SUPREME COURT OF THE UNITED STATES


No. 00—1250

US AIRWAYS, INC., PETITIONER v.
ROBERT BARNETT

ON WRIT OF CERTIORARI TO THE UNITED STATES COURT OF APPEALS FOR THE NINTH CIRCUIT

[April 29, 2002]

Justice Stevens, concurring.

While I join the Court’s opinion, my colleagues’ separate writings prompt these additional comments.

A possible conflict with an employer’s seniority system is relevant to the question whether a disabled employee’s requested accommodation is “reasonable” within the meaning of the Americans With Disabilities Act of 1990. For that reason, to the extent that the Court of Appeals concluded that a seniority system is only relevant to the question whether a given accommodation would impose an “undue hardship” on an employer, or determined that such a system has only a minor bearing on the reasonableness inquiry, it misread the statute.

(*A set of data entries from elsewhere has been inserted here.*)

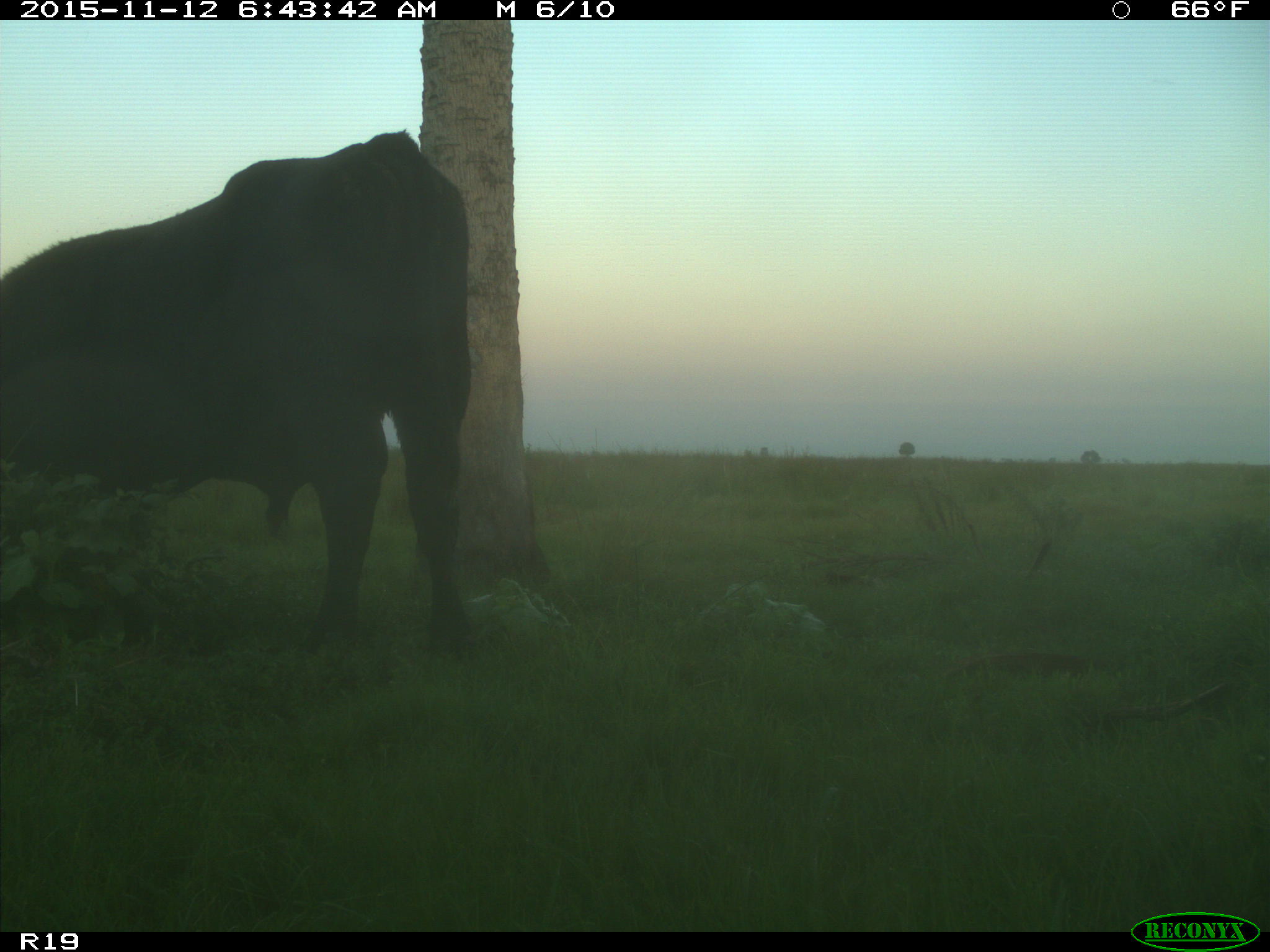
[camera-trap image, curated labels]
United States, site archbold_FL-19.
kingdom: Animalia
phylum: Chordata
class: Mammalia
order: Artiodactyla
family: Bovidae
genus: Bos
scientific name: Bos taurus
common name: domestic cow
Bos taurus (domestic cow).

Although the Court of Appeals did not apply the standard that the Court endorses today, it correctly rejected the per se rule that petitioner has pressed upon us and properly reversed the District Court’s entry of summary judgment for petitioner. The Court of Appeals also correctly held that there was a triable issue of fact precluding the entry of summary judgment with respect to whether petitioner violated the statute by failing to engage in an interactive process concerning respondent’s three proposed accommodations. 228 F.3d 1105, 1117 (CA9 2000) (en banc). This latter holding is untouched by the Court’s opinion today.

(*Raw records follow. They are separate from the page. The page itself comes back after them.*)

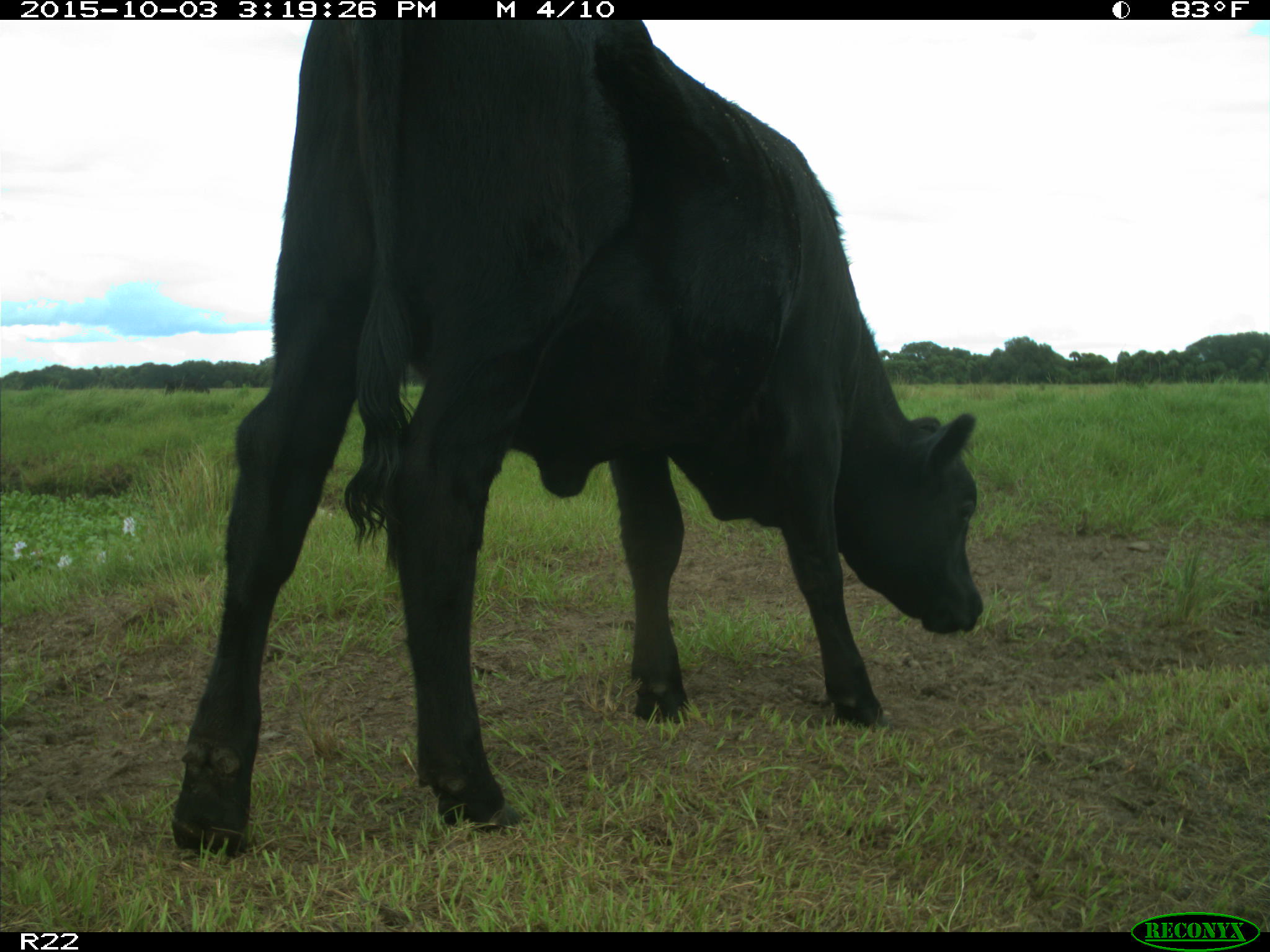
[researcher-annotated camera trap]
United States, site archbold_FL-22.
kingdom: Animalia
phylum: Chordata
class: Mammalia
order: Artiodactyla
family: Bovidae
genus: Bos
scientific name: Bos taurus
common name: domestic cow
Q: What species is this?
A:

Among the questions that I have not been able to answer on the basis of the limited record that has been presented to us are: (1) whether the mailroom position held by respondent became open for bidding merely in response to a routine airline schedule change,1 or as the direct consequence of the layoff of several thousand employees;2 (2) whether respondent’s requested accommodation should be viewed as an assignment to a vacant position,3 or as the maintenance of the status quo;4 and (3) exactly what impact the grant of respondent’s request would have had on other employees.5 As I understand the Court’s opinion, on remand, respondent will have the burden of answering these and other questions in order to overcome the presumption that petitioner’s seniority system justified respondent’s discharge.


Notes

1. Brief for Respondent 3 (quoting Lodging of Respondent 7—8 (letter, dated Mar. 8, 1994, from petitioner’s counsel to EEOC)).

2. Brief for Petitioner 5 (citing App. 21 (declaration in support of petitioner’s summary judgment motion)).

3. See post, at 3 (O’Connor, J., concurring).

4. See post, at 4 (Souter, J., dissenting).

5. See, e.g., post, at 4 (Souter, J., dissenting) (“There was no evidence in the District Court of any unmanageable ripple effects from Barnett’s request”).